The three variables simpler case
$$\frac{x^2}{(x+y)(x+z)}+\frac{y^2}{(y+x)(y+z)}+\frac{z^2}{(z+x)(z+y)}\geq \frac{3}{4}$$
can be proved using the Cauchy-Schwarz inequality in "Engel's form".
I have tried variants of Holder type inequalities, until now unsuccessfully.
 A: This is a solution using Carlson inequality: if $x_{ij}(1\leq i\leq m,1\leq j\leq n)$ are non-negative reals, then
$$
\prod_{s=1}^m\sum_{t=1}^nx_{st}\geq\left(\sum_{t=1}^n\left(\prod_{s=1}^mx_{st}\right)^{\frac{1}{m}}\right)^{m}
$$

Proof.

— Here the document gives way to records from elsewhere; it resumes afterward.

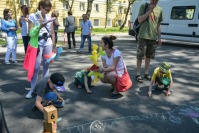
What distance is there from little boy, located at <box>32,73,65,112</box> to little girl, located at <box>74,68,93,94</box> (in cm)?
105

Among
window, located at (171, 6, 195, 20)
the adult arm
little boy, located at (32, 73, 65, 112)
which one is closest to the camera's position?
little boy, located at (32, 73, 65, 112)

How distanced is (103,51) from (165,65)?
1193 millimetres

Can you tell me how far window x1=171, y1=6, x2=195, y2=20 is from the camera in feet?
37.2

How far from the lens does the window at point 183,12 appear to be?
11.3 meters

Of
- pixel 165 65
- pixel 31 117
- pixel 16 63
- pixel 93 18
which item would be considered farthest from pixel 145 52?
pixel 93 18

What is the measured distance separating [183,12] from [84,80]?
8.75 m

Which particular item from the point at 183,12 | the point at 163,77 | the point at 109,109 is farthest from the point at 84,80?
the point at 183,12

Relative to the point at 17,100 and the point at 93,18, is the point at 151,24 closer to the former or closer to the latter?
the point at 17,100

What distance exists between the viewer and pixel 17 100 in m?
4.22

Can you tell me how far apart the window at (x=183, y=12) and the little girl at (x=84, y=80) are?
27.3 ft

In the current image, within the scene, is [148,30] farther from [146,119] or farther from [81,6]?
[81,6]

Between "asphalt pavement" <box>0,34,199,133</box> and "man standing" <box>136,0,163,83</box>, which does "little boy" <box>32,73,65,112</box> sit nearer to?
"asphalt pavement" <box>0,34,199,133</box>

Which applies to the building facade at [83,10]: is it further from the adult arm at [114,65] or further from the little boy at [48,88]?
the little boy at [48,88]

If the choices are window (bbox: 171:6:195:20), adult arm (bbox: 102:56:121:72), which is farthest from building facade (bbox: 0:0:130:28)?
adult arm (bbox: 102:56:121:72)
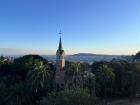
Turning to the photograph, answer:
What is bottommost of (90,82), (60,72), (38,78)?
(90,82)

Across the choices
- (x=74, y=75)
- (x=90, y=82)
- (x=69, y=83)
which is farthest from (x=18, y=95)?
(x=90, y=82)

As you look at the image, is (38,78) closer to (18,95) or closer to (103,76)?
(18,95)

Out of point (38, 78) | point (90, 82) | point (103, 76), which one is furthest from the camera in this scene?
point (103, 76)

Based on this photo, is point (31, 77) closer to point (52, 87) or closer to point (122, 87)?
point (52, 87)

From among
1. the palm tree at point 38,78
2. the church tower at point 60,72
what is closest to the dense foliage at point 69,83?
the palm tree at point 38,78

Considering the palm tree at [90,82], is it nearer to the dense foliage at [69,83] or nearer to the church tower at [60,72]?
the dense foliage at [69,83]

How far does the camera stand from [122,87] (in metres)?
47.6

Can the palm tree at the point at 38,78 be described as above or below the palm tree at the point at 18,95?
above

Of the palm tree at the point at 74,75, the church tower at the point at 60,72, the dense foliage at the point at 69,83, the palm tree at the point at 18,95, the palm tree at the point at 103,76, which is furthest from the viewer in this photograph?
the palm tree at the point at 103,76

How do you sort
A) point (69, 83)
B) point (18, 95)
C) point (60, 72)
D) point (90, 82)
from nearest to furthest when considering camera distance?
point (18, 95) → point (90, 82) → point (60, 72) → point (69, 83)

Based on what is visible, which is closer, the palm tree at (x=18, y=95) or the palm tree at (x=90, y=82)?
the palm tree at (x=18, y=95)

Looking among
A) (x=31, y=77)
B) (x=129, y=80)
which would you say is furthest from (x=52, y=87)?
(x=129, y=80)

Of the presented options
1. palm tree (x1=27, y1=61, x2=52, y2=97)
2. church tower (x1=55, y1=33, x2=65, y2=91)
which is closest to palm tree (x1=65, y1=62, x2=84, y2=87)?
church tower (x1=55, y1=33, x2=65, y2=91)

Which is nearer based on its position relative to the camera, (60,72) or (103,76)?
(103,76)
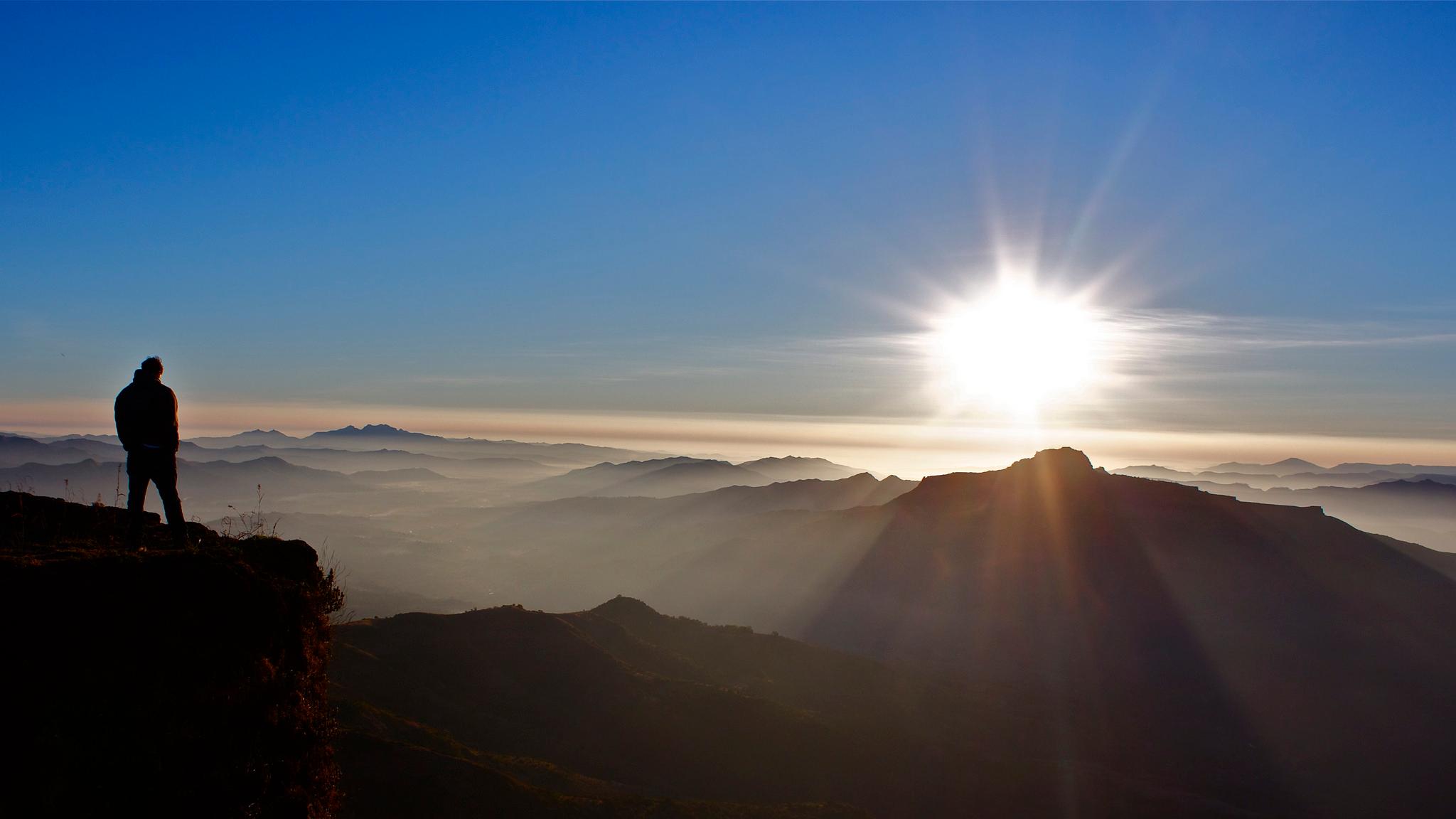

According to the Carlson inequality,
$$
\begin{align}
&\sum\frac{x^3}{(x+y)(x+z)(x+t)}\cdot\sum(x+y)\cdot\sum(x+z)(x+t)\\
\geq&\left(\sum x\right)^3\\
\because&\sum(x+y)=2(x+y+z+t),\sum(x+z)(x+t)=(x+y+z+t)^2\\
\therefore&\sum\frac{x^3}{(x+y)(x+z)(x+t)}\cdot2(x+y+z+t)\cdot(x+y+z+t)^2\geq(x+y+z+t)^3
\end{align}
$$
One can now easily observe that the original inequality is true.
A: As inequality homogenous WLOG $x+y+z+t=4$
By AM-GM$$\sum \frac{x^3}{(x+y)(x+t)(x+z)} \ge\sum \frac{27x^3}{{(3x+y+z+t)}^3}= \sum \frac{27x^3}{{(2x+4)}^3}$$  By tangent line method $$\frac{x^{3}}{\left(2x+4\right)^{3}}\ge \frac{1}{6^{3}}+\frac{1}{108}\left(x-1\right)$$ $$\iff -\frac{\left(x-1\right)^{2}\left(x^{2}-6x-4\right)}{108\left(x+2\right)^{3}}\ge 0$$ which is true as $x^2-6x-4<0,\forall x\in[0,4]$ So $$  \sum \frac{27x^3}{{(2x+4)}^3}\ge \frac{27 \cdot 4}{6^3}+\frac{0}{108}=\frac{1}{2}$$ done!!
A: We need to prove that:
$$2\sum_{cyc}x^3(y+z)(y+t)(z+t)\geq(x+y)(x+z)(x+t)(y+z)(y+t)(z+t)$$ or
$$2\sum_{sym}\left(x^3y^2z+\frac{1}{3}x^3yzt\right)\geq\sum_{sym}\left(x^3y^2z+\frac{1}{3}x^3yzt+x^2y^2zt+\frac{1}{3}x^2y^2z^2\right)$$ or
$$\sum_{sym}(3x^3y^2z-x^2y^2z^2+x^3yzt-3x^2y^2zt)\geq0,$$ which is true by Muirhead because
$(3,2,1,0)\succ(2,2,2,0),$ $(3,2,1,0)\succ(2,2,1,1)$ and $(3,1,1,1)\succ(2,2,1,1).$